Prometheus-operator options

KeyTypeDefaultDescription
kubeMonitoring.prometheusOperator.alertmanagerConfigNamespaceslist[]Filter namespaces to look for prometheus-operator AlertmanagerConfig resources
kubeMonitoring.prometheusOperator.alertmanagerInstanceNamespaceslist[]Filter namespaces to look for prometheus-operator Alertmanager resources
kubeMonitoring.prometheusOperator.enabledbooltrueManages Prometheus and Alertmanager components
kubeMonitoring.prometheusOperator.prometheusInstanceNamespaceslist[]Filter namespaces to look for prometheus-operator Prometheus resources

Service Discovery

The kube-monitoring Plugin provides a PodMonitor to automatically discover the Prometheus metrics of the Kubernetes Pods in any Namespace. The PodMonitor is configured to detect the metrics endpoint of the Pods if the following annotations are set:

metadata:
  annotations:
    greenhouse/scrape: “true”
    greenhouse/target: <kube-monitoring plugin name>

Note: The annotations needs to be added manually to have the pod scraped and the port name needs to match.

Examples

Deploy kube-monitoring into a remote cluster

apiVersion: greenhouse.sap/v1alpha1
kind: Plugin
metadata:
  name: kube-monitoring
spec:
  pluginDefinition: kube-monitoring
  disabled: false
  optionValues:
    - name: kubeMonitoring.prometheus.prometheusSpec.retention
      value: 30d
    - name: kubeMonitoring.prometheus.prometheusSpec.storageSpec.volumeClaimTemplate.spec.resources.requests.storage
      value: 100Gi
    - name: kubeMonitoring.prometheus.service.labels
      value:
        greenhouse.sap/expose: "true"

[Items from a data source]

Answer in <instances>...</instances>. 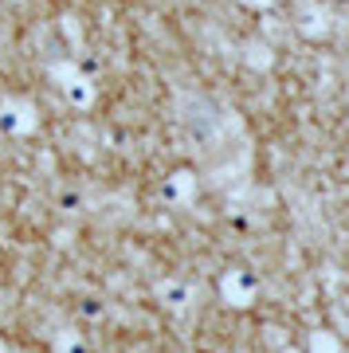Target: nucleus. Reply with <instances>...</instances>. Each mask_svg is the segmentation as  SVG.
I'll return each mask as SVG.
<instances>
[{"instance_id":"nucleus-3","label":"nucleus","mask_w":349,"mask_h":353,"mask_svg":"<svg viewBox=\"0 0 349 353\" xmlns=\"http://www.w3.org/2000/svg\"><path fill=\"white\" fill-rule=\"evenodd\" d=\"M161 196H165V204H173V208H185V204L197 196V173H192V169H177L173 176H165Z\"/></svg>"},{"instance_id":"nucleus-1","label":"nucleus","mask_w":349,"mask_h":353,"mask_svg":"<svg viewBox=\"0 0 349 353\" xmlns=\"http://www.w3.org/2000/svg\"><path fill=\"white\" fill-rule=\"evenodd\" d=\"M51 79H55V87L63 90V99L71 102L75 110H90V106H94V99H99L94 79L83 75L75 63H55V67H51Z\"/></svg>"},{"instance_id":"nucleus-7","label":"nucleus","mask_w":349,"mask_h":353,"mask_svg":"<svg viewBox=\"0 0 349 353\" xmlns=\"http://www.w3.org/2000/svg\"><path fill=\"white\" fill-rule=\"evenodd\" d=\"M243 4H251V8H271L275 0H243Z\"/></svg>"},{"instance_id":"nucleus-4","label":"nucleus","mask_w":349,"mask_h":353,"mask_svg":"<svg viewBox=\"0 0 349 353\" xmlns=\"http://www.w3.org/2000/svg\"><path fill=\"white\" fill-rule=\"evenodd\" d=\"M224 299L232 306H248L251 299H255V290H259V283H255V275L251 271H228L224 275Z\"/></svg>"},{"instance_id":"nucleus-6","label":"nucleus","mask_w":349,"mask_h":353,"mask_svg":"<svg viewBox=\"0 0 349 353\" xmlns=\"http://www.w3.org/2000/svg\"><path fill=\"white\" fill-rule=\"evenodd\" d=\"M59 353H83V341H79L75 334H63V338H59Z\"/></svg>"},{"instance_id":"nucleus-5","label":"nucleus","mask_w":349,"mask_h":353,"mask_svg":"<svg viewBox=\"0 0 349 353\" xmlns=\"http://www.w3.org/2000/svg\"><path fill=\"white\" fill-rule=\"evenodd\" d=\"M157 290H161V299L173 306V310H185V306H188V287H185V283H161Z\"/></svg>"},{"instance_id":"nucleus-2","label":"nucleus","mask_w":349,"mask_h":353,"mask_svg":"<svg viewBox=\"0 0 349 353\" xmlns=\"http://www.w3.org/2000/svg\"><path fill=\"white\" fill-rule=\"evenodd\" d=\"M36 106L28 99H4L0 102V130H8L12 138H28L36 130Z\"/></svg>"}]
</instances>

*Requests*.
a – In the kube-monitoring page, list every option name set under "optionValues" in the remote cluster deployment example.
b – Rewrite the kube-monitoring page's paragraph that begins "The kube-monitoring Plugin provides a PodMonitor" as a short bulleted list, together with the annotations it introduces.

*Answers to the exercises*.
a –
- kubeMonitoring.prometheus.prometheusSpec.retention
- kubeMonitoring.prometheus.prometheusSpec.storageSpec.volumeClaimTemplate.spec.resources.requests.storage
- kubeMonitoring.prometheus.service.labels

b –
- The kube-monitoring Plugin includes a PodMonitor.
- The PodMonitor automatically discovers Prometheus metrics of Kubernetes Pods in any Namespace.
- It detects a Pod's metrics endpoint when these annotations are set:
  - greenhouse/scrape: "true"
  - greenhouse/target: <kube-monitoring plugin name>